### [EXERCISE OBJECTIVE]
Would you copy out each line of the records below that includes the word "California"?

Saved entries
• • •
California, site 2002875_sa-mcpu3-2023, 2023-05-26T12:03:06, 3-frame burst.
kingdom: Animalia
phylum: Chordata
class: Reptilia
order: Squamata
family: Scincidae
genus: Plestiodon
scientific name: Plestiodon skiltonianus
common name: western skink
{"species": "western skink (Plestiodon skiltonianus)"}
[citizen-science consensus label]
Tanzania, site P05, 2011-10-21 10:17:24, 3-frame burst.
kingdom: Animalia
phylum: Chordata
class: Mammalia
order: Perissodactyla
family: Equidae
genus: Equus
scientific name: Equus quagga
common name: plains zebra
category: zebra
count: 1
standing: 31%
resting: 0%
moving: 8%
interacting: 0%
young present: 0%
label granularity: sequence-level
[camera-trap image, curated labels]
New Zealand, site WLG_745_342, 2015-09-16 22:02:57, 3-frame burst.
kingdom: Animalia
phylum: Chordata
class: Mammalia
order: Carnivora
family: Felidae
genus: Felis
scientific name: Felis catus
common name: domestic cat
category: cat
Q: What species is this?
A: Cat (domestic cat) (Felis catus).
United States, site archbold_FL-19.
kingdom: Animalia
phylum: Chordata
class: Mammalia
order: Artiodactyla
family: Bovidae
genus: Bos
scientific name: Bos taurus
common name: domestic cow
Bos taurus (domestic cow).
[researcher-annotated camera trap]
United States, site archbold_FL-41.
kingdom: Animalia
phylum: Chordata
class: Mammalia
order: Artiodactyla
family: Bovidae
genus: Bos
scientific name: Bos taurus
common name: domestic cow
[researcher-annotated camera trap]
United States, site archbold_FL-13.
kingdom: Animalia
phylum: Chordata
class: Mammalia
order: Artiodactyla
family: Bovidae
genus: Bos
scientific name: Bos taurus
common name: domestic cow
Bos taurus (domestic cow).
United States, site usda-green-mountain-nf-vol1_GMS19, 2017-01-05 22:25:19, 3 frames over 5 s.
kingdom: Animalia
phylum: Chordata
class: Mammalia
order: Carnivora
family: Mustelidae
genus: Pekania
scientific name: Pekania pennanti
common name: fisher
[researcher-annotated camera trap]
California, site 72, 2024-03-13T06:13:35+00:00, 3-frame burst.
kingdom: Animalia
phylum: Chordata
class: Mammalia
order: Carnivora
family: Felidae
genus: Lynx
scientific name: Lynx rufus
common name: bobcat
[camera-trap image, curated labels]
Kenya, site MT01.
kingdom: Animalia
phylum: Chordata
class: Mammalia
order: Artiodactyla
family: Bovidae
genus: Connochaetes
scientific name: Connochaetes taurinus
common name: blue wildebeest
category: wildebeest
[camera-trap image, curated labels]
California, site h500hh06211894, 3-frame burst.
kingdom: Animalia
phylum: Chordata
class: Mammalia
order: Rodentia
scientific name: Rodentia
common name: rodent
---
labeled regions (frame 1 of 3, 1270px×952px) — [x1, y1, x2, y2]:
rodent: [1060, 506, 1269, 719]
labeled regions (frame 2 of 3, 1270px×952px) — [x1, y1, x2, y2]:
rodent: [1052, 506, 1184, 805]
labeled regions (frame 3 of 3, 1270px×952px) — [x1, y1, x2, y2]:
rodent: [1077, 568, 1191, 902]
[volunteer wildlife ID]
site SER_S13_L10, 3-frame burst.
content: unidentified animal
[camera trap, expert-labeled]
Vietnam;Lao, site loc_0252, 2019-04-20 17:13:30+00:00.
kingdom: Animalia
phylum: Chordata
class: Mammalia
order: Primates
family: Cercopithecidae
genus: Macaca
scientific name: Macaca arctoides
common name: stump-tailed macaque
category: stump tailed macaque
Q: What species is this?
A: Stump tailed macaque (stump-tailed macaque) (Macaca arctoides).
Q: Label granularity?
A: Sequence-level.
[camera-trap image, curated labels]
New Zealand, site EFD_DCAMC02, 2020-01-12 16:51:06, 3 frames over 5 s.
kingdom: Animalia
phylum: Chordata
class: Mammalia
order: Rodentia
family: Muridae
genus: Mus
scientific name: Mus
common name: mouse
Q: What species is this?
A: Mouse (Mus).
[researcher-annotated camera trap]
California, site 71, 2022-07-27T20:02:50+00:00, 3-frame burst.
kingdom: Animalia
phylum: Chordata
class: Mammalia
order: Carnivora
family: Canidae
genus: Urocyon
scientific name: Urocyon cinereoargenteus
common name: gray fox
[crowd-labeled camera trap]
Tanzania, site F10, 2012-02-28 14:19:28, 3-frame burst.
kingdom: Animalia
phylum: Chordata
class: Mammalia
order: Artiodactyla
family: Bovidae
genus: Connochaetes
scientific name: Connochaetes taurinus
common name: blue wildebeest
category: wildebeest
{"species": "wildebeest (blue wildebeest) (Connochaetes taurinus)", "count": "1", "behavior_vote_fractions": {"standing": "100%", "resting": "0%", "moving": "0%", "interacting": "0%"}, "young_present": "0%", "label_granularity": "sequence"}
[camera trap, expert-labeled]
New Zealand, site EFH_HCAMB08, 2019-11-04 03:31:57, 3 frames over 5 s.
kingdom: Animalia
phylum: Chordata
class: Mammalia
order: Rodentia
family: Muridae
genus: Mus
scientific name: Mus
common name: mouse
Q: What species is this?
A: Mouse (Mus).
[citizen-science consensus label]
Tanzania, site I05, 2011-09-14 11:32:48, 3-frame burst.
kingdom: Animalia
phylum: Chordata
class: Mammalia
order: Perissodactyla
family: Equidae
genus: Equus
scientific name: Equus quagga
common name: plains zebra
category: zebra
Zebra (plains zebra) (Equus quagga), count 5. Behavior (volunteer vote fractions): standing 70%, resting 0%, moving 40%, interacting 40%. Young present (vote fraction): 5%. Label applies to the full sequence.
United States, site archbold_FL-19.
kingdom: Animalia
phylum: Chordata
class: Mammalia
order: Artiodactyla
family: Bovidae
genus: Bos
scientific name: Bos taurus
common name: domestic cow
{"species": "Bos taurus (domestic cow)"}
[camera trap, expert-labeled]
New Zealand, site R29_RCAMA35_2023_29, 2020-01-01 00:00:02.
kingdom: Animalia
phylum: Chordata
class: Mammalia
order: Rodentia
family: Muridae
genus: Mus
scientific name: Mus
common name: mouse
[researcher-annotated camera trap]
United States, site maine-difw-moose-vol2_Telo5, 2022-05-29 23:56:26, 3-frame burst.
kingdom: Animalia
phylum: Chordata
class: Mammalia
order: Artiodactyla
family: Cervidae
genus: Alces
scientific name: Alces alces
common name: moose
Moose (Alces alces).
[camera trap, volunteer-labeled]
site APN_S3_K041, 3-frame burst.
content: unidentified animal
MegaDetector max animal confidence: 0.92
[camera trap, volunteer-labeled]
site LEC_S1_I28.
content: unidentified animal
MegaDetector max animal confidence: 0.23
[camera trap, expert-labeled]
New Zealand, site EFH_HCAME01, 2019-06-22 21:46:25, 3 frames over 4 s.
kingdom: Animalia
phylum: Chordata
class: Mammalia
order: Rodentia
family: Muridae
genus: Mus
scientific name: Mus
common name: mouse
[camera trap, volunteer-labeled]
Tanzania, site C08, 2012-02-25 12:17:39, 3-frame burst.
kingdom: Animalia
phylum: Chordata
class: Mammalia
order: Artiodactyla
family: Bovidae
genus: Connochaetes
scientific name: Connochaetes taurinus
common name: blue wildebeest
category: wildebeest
• • •
### [ANSWER AREA]
California, site 2002875_sa-mcpu3-2023, 2023-05-26T12:03:06, 3-frame burst.
California, site 72, 2024-03-13T06:13:35+00:00, 3-frame burst.
California, site h500hh06211894, 3-frame burst.
California, site 71, 2022-07-27T20:02:50+00:00, 3-frame burst.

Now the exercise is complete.